Exercise aim: Take the data that follows and retype it word for word.
-- Source information follows --
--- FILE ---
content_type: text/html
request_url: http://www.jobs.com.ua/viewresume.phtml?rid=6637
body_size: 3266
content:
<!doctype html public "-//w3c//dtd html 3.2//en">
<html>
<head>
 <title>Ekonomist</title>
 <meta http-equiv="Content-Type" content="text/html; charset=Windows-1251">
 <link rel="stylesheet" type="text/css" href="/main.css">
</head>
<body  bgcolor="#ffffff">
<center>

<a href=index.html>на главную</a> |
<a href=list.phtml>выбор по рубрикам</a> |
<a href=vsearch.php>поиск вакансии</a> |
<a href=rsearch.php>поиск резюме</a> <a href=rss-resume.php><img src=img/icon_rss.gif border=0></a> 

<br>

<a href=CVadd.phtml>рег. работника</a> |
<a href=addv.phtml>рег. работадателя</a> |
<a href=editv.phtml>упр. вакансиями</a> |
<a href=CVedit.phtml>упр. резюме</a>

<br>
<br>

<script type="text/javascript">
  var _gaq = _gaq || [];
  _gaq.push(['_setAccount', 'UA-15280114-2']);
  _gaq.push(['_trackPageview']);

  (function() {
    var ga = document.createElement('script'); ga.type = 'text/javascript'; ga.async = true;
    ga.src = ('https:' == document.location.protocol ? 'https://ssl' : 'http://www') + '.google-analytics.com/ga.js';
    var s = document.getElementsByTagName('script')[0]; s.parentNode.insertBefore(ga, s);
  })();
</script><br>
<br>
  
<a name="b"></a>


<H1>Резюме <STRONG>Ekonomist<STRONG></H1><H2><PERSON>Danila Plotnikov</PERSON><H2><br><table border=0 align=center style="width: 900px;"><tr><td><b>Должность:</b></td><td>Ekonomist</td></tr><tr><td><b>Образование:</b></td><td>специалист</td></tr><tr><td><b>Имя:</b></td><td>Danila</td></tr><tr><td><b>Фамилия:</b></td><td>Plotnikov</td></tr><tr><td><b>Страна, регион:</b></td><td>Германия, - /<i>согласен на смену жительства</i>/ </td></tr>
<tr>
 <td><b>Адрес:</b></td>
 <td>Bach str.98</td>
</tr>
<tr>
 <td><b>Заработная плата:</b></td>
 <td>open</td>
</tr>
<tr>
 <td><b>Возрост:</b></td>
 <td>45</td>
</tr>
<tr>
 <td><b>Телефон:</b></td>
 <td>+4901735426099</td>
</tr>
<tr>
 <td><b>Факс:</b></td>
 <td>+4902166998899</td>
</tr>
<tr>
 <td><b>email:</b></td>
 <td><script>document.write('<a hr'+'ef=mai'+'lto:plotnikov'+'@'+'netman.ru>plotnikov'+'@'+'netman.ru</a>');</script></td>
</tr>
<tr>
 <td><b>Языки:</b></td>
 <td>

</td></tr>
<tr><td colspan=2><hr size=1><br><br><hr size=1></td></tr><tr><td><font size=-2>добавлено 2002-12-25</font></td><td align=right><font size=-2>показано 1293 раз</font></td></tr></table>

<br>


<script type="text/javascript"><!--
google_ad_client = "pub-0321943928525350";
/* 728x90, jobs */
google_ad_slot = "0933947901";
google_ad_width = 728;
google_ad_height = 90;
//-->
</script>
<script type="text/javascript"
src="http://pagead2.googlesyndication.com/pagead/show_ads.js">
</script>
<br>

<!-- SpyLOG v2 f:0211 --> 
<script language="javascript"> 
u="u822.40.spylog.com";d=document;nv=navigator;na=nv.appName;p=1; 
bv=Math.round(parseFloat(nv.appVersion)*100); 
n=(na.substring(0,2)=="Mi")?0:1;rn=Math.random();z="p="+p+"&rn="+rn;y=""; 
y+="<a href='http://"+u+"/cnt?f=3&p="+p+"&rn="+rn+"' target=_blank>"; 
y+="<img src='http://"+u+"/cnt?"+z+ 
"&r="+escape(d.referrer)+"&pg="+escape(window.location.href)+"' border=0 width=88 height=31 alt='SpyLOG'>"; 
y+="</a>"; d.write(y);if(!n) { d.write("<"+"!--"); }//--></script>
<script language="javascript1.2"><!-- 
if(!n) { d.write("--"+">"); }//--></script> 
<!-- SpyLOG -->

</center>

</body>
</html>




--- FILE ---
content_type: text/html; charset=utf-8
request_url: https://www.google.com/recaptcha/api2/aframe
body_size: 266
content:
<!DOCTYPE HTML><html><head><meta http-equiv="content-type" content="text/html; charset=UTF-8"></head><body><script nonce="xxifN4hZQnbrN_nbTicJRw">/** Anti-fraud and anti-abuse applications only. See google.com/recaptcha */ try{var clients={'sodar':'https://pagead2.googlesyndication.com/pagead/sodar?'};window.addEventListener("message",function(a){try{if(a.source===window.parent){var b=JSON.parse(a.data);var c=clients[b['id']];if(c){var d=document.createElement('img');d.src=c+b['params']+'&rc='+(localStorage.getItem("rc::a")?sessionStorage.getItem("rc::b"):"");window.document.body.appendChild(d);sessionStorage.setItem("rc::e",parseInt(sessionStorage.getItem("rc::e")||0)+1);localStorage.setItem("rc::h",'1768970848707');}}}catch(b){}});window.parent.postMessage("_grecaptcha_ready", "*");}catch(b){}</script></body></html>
-- Source information concluded --
Written answer:
--- FILE ---
content_type: text/html
request_url: http://www.jobs.com.ua/viewresume.phtml?rid=6637
body_size: 3266
content:
<!doctype html public "-//w3c//dtd html 3.2//en">
<html>
<head>
 <title>Ekonomist</title>
 <meta http-equiv="Content-Type" content="text/html; charset=Windows-1251">
 <link rel="stylesheet" type="text/css" href="/main.css">
</head>
<body  bgcolor="#ffffff">
<center>

<a href=index.html>на главную</a> |
<a href=list.phtml>выбор по рубрикам</a> |
<a href=vsearch.php>поиск вакансии</a> |
<a href=rsearch.php>поиск резюме</a> <a href=rss-resume.php><img src=img/icon_rss.gif border=0></a> 

<br>

<a href=CVadd.phtml>рег. работника</a> |
<a href=addv.phtml>рег. работадателя</a> |
<a href=editv.phtml>упр. вакансиями</a> |
<a href=CVedit.phtml>упр. резюме</a>

<br>
<br>

<script type="text/javascript">
  var _gaq = _gaq || [];
  _gaq.push(['_setAccount', 'UA-15280114-2']);
  _gaq.push(['_trackPageview']);

  (function() {
    var ga = document.createElement('script'); ga.type = 'text/javascript'; ga.async = true;
    ga.src = ('https:' == document.location.protocol ? 'https://ssl' : 'http://www') + '.google-analytics.com/ga.js';
    var s = document.getElementsByTagName('script')[0]; s.parentNode.insertBefore(ga, s);
  })();
</script><br>
<br>
  
<a name="b"></a>


<H1>Резюме <STRONG>Ekonomist<STRONG></H1><H2><PERSON>Danila Plotnikov</PERSON><H2><br><table border=0 align=center style="width: 900px;"><tr><td><b>Должность:</b></td><td>Ekonomist</td></tr><tr><td><b>Образование:</b></td><td>специалист</td></tr><tr><td><b>Имя:</b></td><td>Danila</td></tr><tr><td><b>Фамилия:</b></td><td>Plotnikov</td></tr><tr><td><b>Страна, регион:</b></td><td>Германия, - /<i>согласен на смену жительства</i>/ </td></tr>
<tr>
 <td><b>Адрес:</b></td>
 <td>Bach str.98</td>
</tr>
<tr>
 <td><b>Заработная плата:</b></td>
 <td>open</td>
</tr>
<tr>
 <td><b>Возрост:</b></td>
 <td>45</td>
</tr>
<tr>
 <td><b>Телефон:</b></td>
 <td>+4901735426099</td>
</tr>
<tr>
 <td><b>Факс:</b></td>
 <td>+4902166998899</td>
</tr>
<tr>
 <td><b>email:</b></td>
 <td><script>document.write('<a hr'+'ef=mai'+'lto:plotnikov'+'@'+'netman.ru>plotnikov'+'@'+'netman.ru</a>');</script></td>
</tr>
<tr>
 <td><b>Языки:</b></td>
 <td>

</td></tr>
<tr><td colspan=2><hr size=1><br><br><hr size=1></td></tr><tr><td><font size=-2>добавлено 2002-12-25</font></td><td align=right><font size=-2>показано 1293 раз</font></td></tr></table>

<br>


<script type="text/javascript"><!--
google_ad_client = "pub-0321943928525350";
/* 728x90, jobs */
google_ad_slot = "0933947901";
google_ad_width = 728;
google_ad_height = 90;
//-->
</script>
<script type="text/javascript"
src="http://pagead2.googlesyndication.com/pagead/show_ads.js">
</script>
<br>

<!-- SpyLOG v2 f:0211 --> 
<script language="javascript"> 
u="u822.40.spylog.com";d=document;nv=navigator;na=nv.appName;p=1; 
bv=Math.round(parseFloat(nv.appVersion)*100); 
n=(na.substring(0,2)=="Mi")?0:1;rn=Math.random();z="p="+p+"&rn="+rn;y=""; 
y+="<a href='http://"+u+"/cnt?f=3&p="+p+"&rn="+rn+"' target=_blank>"; 
y+="<img src='http://"+u+"/cnt?"+z+ 
"&r="+escape(d.referrer)+"&pg="+escape(window.location.href)+"' border=0 width=88 height=31 alt='SpyLOG'>"; 
y+="</a>"; d.write(y);if(!n) { d.write("<"+"!--"); }//--></script>
<script language="javascript1.2"><!-- 
if(!n) { d.write("--"+">"); }//--></script> 
<!-- SpyLOG -->

</center>

</body>
</html>




--- FILE ---
content_type: text/html; charset=utf-8
request_url: https://www.google.com/recaptcha/api2/aframe
body_size: 266
content:
<!DOCTYPE HTML><html><head><meta http-equiv="content-type" content="text/html; charset=UTF-8"></head><body><script nonce="xxifN4hZQnbrN_nbTicJRw">/** Anti-fraud and anti-abuse applications only. See google.com/recaptcha */ try{var clients={'sodar':'https://pagead2.googlesyndication.com/pagead/sodar?'};window.addEventListener("message",function(a){try{if(a.source===window.parent){var b=JSON.parse(a.data);var c=clients[b['id']];if(c){var d=document.createElement('img');d.src=c+b['params']+'&rc='+(localStorage.getItem("rc::a")?sessionStorage.getItem("rc::b"):"");window.document.body.appendChild(d);sessionStorage.setItem("rc::e",parseInt(sessionStorage.getItem("rc::e")||0)+1);localStorage.setItem("rc::h",'1768970848707');}}}catch(b){}});window.parent.postMessage("_grecaptcha_ready", "*");}catch(b){}</script></body></html>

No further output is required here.